The company started out in 2006, at the peak of the boom, as Ciaran Marron Electrical, specialising in total electrical and mechanical solutions which then became Activ8 Energies Ltd.

It had grown to employ eight skilled professionals by 2008 but at that stage was being hit by the recession and left unpaid by some contractors.

Marron said it was either follow their fate or diversify – the company chose the latter route.

It focused its capabilities on the solar thermal retrofit market and targeting and servicing the increasing number of homeowners keen to take control of their increasing energy bills and, by 2009, Activ8 had completed all legacy contracts and focused solely on this market.

Following an analysis of the solar thermal markets in the UK and Austria, we developed a new business plan, added Marron.

“Through experience of training in Austria for solar thermal installations on new builds and having seen the success of retrofitting solar thermal all across Europe, we decided to focus on this as a business. With that, the attitudes of people had started to change also and with the recession at hand, people wanted to focus on reducing costs and improving their current home rather than looking to build or move.

“Within 12 months of this decision, we became the largest solar installer in Ireland and we continue to be.

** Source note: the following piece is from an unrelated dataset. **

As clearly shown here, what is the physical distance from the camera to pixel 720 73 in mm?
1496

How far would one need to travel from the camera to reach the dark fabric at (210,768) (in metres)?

Hand in hand with that came the opportunity to enter the solar PV market in Northern Ireland with the subsidies that were introduced,” he said.

The business plan certainly seems to have worked.

“In fact, one of our main challenges now is finding skilled workers,” he said.

Brexit is the next big challenge, as is the case for all Irish businesses.

However, Marron said that despite its location on the Border, because the company’s main market is the Republic of Ireland it is somewhat buffered.

“Obviously the big thing about Brexit is the uncertainty and we do import some of our products from the UK. But we haven’t had to worry about Brexit as much as some other Irish companies given that our target market is in the Republic of Ireland. Our partnerships with suppliers reach all around the world and we’re in the lucky position of being able to work with suppliers outside of the UK who we already have a relationship with,” he said.